### Task directions
Copy verbatim the span of lines beginning at the line that contains "Salongbord 'Myrsjö' 40x40cm - Beige" and ending with the final line of the data. Exclude pictures from the copy.

*** Data provided ***

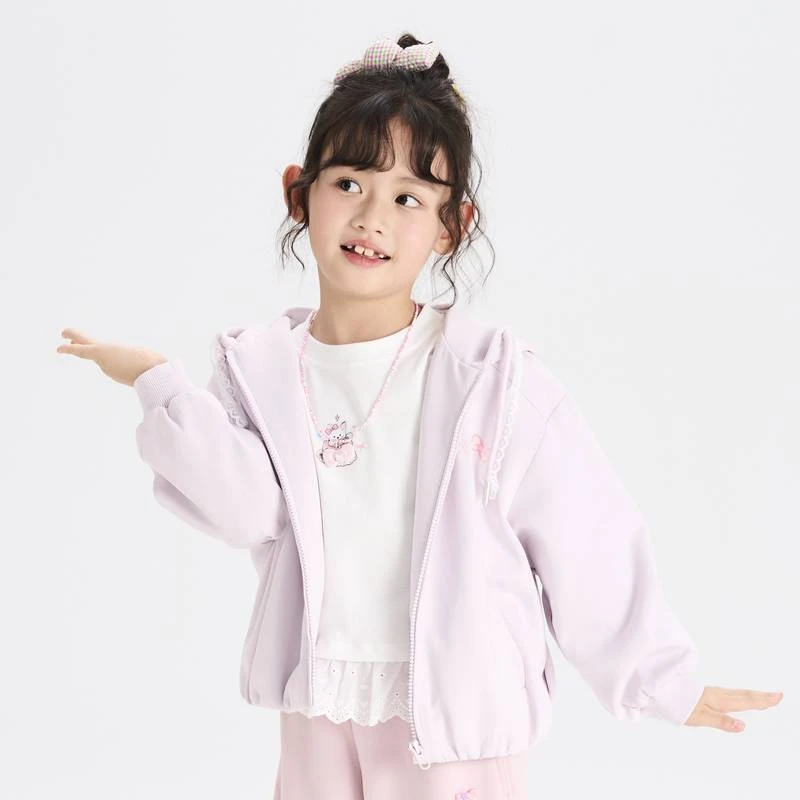 多多一上女小童25秋简约短款针织外套（90-140）2537A58X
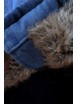 Thicken Fur Winter Denim Coat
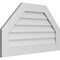 Ekena Millwork Octagonal Top Surface Mount PVC Gable Vent w/ 3-1/2"W x 1"P Standard Frame, 38"W x 22"H GVPOT38X2201SN - alternate 4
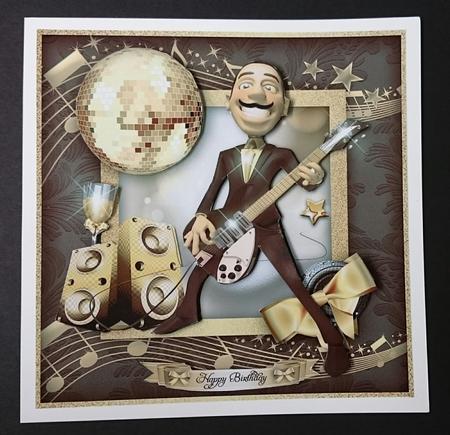 Men with Guitar Card Mini Kit by Sue Soules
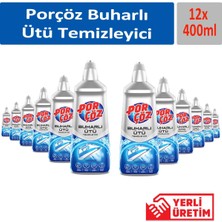 Porçöz Buharlı Ütü Temizleyici 400 ml x 12 Adet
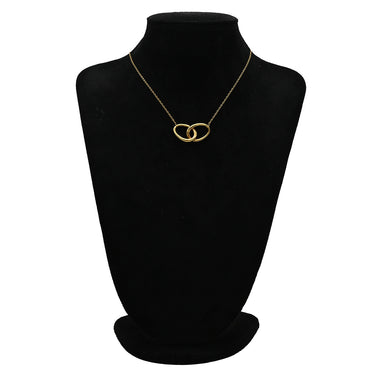 ティファニー Tiffany & Co ダブルループ イエローゴールド K18YG ネックレス エルサペレッティ 750 18金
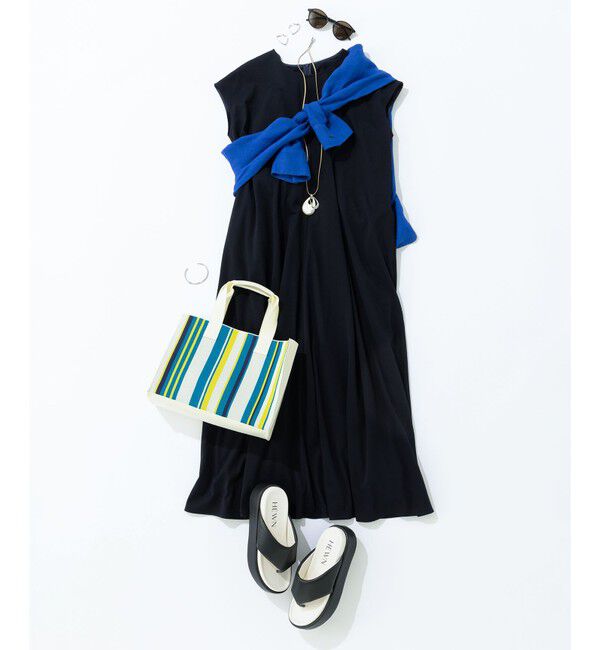 23区「【WEB限定カラーあり/洗える】LIBECO バンドカラー ビッグシルエット シャツ」|シャツ・ブラウス|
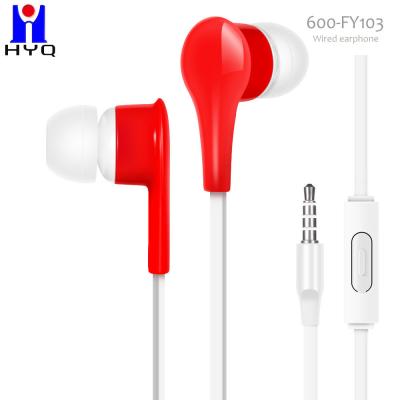 China ROHS 1.2 Meter Wired In Ear Earphones 3.5mm Connector For IPhone for sale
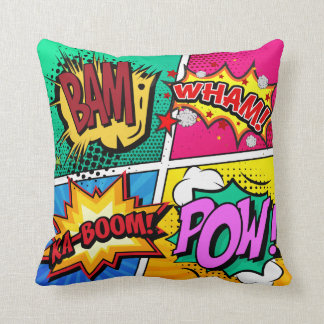 Coussin Effets sonores de bande dessinée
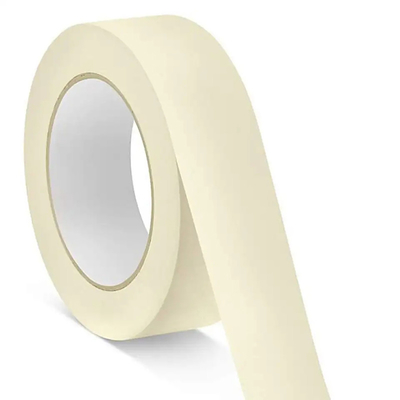Ruban de papier de crêpe de la résistance 60℃ de la température peignant le film de masquage attaché du ruban adhésif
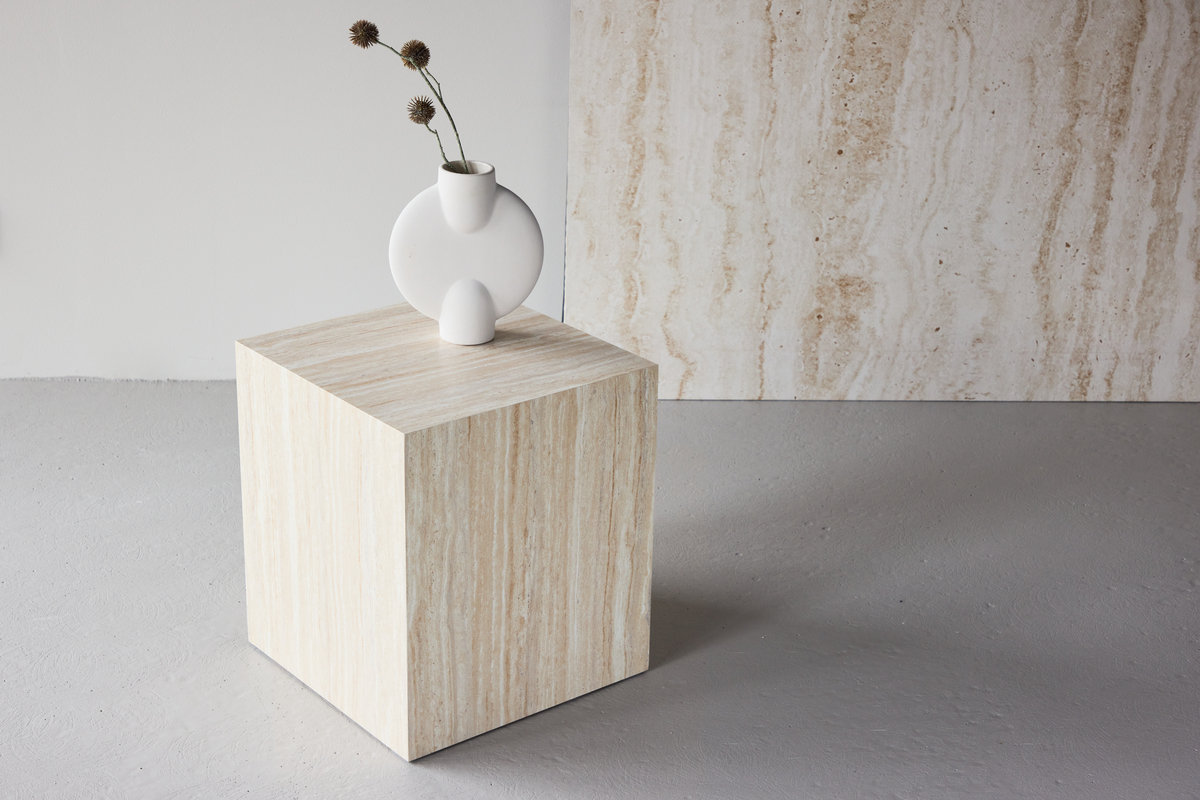 Salongbord 'Myrsjö' 40x40cm - Beige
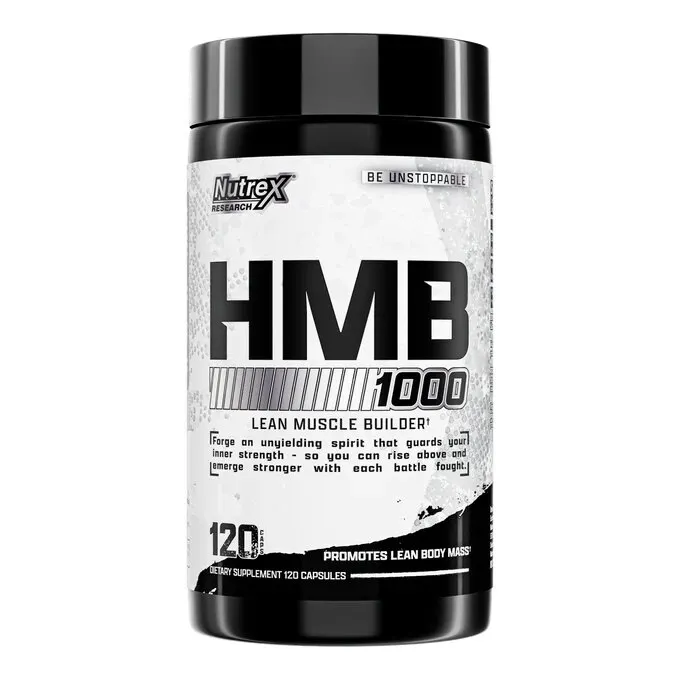 Бета-гідрокси-бета-метилбутират кальцію Nutrex Research HMB 1000, 120 капсул для підтримки м'язової тканини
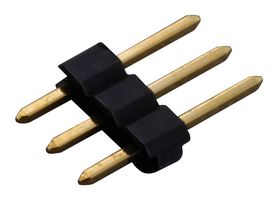 AMPHENOL COMMUNICATIONS SOLUTIONS 861400031YO2319LF CONN, R/A HEADER, 3POS, 1ROW, 2.54MM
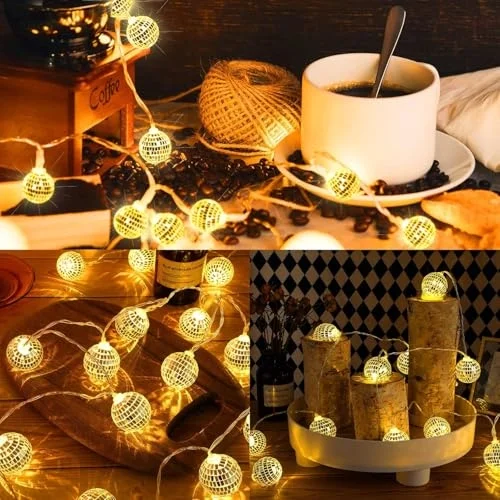 10lu Noel LED Disko Topu Işık Mini Ayna Topu Şerit Işık İç Dış Mekan Parti Bahçe Dekoru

***

### Solution to the exercise
 Salongbord 'Myrsjö' 40x40cm - Beige
 Бета-гідрокси-бета-метилбутират кальцію Nutrex Research HMB 1000, 120 капсул для підтримки м'язової тканини
 AMPHENOL COMMUNICATIONS SOLUTIONS 861400031YO2319LF CONN, R/A HEADER, 3POS, 1ROW, 2.54MM
 10lu Noel LED Disko Topu Işık Mini Ayna Topu Şerit Işık İç Dış Mekan Parti Bahçe Dekoru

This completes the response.